▸ **Page excerpt**

--- START ---

Building back Biden will make leadership buckle on spending bill price tag, Democrats say
The Democrats' $3.5 trillion budget reconciliation package, encompassing the bulk of President Joe Biden's social welfare spending proposals, will likely come to his desk with a significantly reduced price tag, senior Democratic officials say.
Right now, spending concerns raised by centrist Democratic Sens. Joe Manchin of West Virginia and Kyrsten Sinema have prevented leadership from rapidly sending the measure back to Biden, which under Senate reconciliation rules requires "yea" votes from all 50 members of the caucus, plus Vice President Kamala Harris's tiebreaking vote.
Manchin has repeatedly called for the proposal to cost roughly the same as the $1.2 trillion bipartisan, physical infrastructure package, which House Speaker Nancy Pelosi will not bring to the floor to a vote until the reconciliation package is also ready for a vote. Multiple senior Democratic officials interviewed by the Washington Examiner on Friday predicted leadership would eventually acquiesce to the fiscal demands of the "mod squad."

--- END ---

▸ **Supplied information**
--- START ---

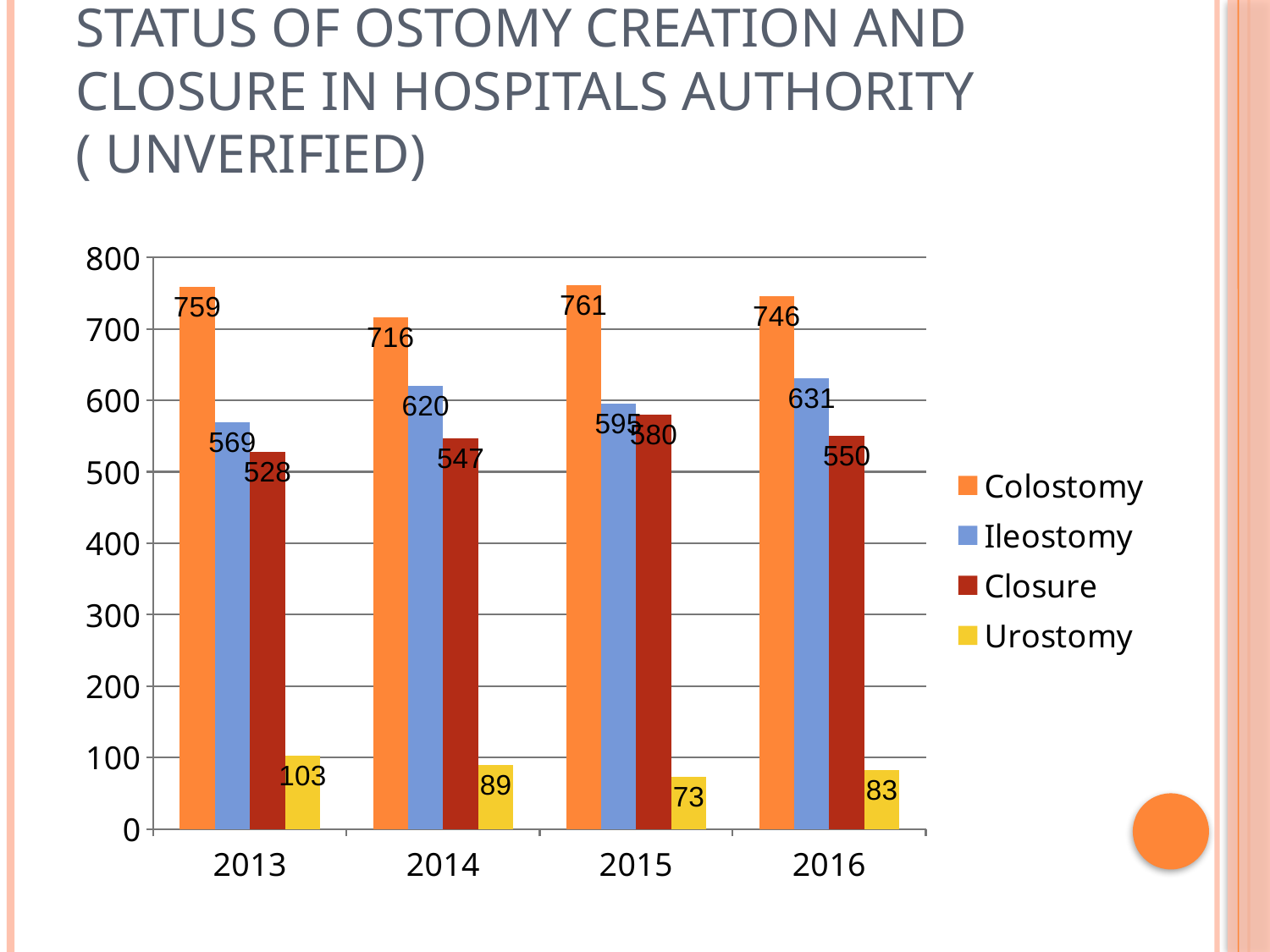
How many years are shown on the x axis? 4 What is the Colostomy value for 2013? 759 What kind of chart is shown on the slide? Bar chart How many series does the legend list? 4 Which is larger in 2016, the Ileostomy value or the Closure value? Ileostomy What is the Closure value for 2015? 580 Which colour represents Urostomy in the legend? Yellow What is the Urostomy value for 2014? 89 What is the Ileostomy value for 2016? 631 In which year is the Urostomy value lowest? 2015 What is the difference between the Colostomy and Ileostomy values in 2014? 96 In which year is the Colostomy value highest? 2015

--- END ---

▸ **Tasks to complete**
• 1. Retype the article on the Democrats' reconciliation package from "Building back Biden" up to and including "Democratic officials say.".
• 2. Using the article on the Democrats' reconciliation package, decide whether each statement agrees with it, and answer yes or no with the deciding words quoted exactly:
(a) The reconciliation package carries a $3.5 trillion price tag.
(b) Manchin has called for the proposal to cost more than the bipartisan infrastructure package.
(c) Pelosi will bring the infrastructure package to a floor vote before the reconciliation package is ready for one.
• 3. Summarize the article on the Democrats' reconciliation package in two sentences.

▸ **Problem solutions**
• 1.
Building back Biden will make leadership buckle on spending bill price tag, Democrats say
The Democrats' $3.5 trillion budget reconciliation package, encompassing the bulk of President Joe Biden's social welfare spending proposals, will likely come to his desk with a significantly reduced price tag, senior Democratic officials say.

• 2.
(a) Yes: "The Democrats' $3.5 trillion budget reconciliation package"
(b) No: "Manchin has repeatedly called for the proposal to cost roughly the same as the $1.2 trillion bipartisan, physical infrastructure package"
(c) No: "which House Speaker Nancy Pelosi will not bring to the floor to a vote until the reconciliation package is also ready for a vote"

• 3. Senior Democratic officials say the $3.5 trillion reconciliation package, which holds most of President Joe Biden's social welfare spending proposals, will likely reach him with a significantly reduced price tag. Spending concerns from Sens. Joe Manchin and Kyrsten Sinema have held up the measure, which needs votes from all 50 caucus members plus Vice President Kamala Harris's tiebreaking vote, and officials predict leadership will eventually give in to the centrists' fiscal demands.